The Big Chill (1983)
Laments of souring idealists...
18 January 2003
I didn't like this movie for that reason. So the lives of the '60s college radicals didn't turn out like they thought. Well, big deal. Life's like that, and you deal with it. No sense wasting time crying about it, which is what the characters seem to do a lot of. And why do they do that? Glen Close's character is a trained doctor. Well, go out and start a practice or work in a hospital helping people. Jeff Goldblum's character is a writer. Good, well, go with that and make something of yourself if you're unhappy writing for People magazine. Kevin Kline's "Harold" is obviously a successful businessman. He could use that to do good works if he's such an idealist. "Meg" is a successful attorney. Well, work for the Public Defender's office.
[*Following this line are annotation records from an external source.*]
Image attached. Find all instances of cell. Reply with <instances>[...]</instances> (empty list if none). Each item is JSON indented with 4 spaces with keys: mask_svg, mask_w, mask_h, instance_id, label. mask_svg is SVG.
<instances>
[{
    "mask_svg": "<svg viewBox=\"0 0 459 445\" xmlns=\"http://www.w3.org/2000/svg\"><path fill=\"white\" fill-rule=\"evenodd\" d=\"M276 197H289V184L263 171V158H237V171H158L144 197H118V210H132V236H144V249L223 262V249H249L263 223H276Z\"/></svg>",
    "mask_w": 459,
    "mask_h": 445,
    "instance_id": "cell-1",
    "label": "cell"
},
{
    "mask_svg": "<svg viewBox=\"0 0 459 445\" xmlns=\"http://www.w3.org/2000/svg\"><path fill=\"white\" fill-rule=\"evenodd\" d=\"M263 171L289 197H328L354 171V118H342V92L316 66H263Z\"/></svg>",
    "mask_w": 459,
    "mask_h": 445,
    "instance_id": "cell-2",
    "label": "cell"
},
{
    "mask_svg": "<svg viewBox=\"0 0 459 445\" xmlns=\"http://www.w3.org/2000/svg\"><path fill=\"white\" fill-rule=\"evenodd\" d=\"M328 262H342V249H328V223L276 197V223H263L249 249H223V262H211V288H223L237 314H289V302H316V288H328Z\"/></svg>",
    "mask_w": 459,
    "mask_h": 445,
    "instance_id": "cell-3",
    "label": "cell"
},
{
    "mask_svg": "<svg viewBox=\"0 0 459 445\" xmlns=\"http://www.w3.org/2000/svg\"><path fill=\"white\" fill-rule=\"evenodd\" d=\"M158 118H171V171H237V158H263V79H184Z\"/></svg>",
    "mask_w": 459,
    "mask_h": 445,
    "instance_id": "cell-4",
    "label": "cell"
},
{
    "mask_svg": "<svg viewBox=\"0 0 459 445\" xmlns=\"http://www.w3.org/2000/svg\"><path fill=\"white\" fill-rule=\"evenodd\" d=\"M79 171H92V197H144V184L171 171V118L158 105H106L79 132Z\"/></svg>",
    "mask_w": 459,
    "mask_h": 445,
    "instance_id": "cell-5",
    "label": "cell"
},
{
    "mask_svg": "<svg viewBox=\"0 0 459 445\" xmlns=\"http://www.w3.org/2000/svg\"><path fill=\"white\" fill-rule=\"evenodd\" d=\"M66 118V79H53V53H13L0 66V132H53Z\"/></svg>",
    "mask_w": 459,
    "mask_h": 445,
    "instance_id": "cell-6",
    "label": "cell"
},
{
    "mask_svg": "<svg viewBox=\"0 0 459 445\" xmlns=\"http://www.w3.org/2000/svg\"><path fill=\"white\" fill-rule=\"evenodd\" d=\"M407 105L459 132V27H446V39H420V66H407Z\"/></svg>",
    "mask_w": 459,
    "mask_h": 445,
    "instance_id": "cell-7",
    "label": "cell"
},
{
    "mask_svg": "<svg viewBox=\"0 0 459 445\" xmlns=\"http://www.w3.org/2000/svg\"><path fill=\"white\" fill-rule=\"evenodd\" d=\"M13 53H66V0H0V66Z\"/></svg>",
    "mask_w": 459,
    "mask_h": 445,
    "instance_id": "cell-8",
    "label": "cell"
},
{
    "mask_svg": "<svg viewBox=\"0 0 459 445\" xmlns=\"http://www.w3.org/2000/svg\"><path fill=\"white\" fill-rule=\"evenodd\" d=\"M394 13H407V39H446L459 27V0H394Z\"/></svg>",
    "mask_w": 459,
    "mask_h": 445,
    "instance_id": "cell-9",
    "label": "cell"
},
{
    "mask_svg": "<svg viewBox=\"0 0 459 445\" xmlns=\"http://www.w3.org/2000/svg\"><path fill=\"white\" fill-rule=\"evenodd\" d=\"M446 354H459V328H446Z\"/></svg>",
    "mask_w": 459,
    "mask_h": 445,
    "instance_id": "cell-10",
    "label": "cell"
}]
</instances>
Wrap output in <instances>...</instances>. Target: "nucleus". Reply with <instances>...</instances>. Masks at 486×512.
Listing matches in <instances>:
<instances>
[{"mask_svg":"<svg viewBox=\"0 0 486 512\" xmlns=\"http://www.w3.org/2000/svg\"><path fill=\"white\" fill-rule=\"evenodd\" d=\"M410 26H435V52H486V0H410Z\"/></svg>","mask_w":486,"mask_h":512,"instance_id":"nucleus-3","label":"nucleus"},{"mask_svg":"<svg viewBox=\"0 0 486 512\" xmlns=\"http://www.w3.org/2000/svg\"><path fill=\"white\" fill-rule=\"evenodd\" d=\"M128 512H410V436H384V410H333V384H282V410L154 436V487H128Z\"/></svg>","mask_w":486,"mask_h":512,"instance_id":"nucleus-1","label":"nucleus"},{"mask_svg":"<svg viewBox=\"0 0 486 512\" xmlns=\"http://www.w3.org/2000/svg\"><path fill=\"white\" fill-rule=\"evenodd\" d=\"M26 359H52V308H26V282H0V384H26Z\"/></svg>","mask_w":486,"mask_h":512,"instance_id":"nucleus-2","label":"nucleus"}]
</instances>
Truth is that characters don't really know what they want to be when they grow up, and that seems to be the theme the picture tries to revolve around. That can only go so far. And the "climax" is silly. Why would a wife ask her husband to impregnate their mutual friend who is desperate to have a child? Geez, she's a grown woman, perfectly capable of establishing a relationship and building a life with someone.

The only likeable character is Jobeth Williams' husband ("Richard"), who, perhaps because he has had no contact with the others, seems to have them figured out. He speaks the truth about life ("Nobody said it would be fun. At least, nobody said it to me.") and then is promptly written out of the story. If only the others would have learned from that instead of wallowing in self-pity and whining.

But, that said, it isn't a bad picture, if you can derive the correct message from it.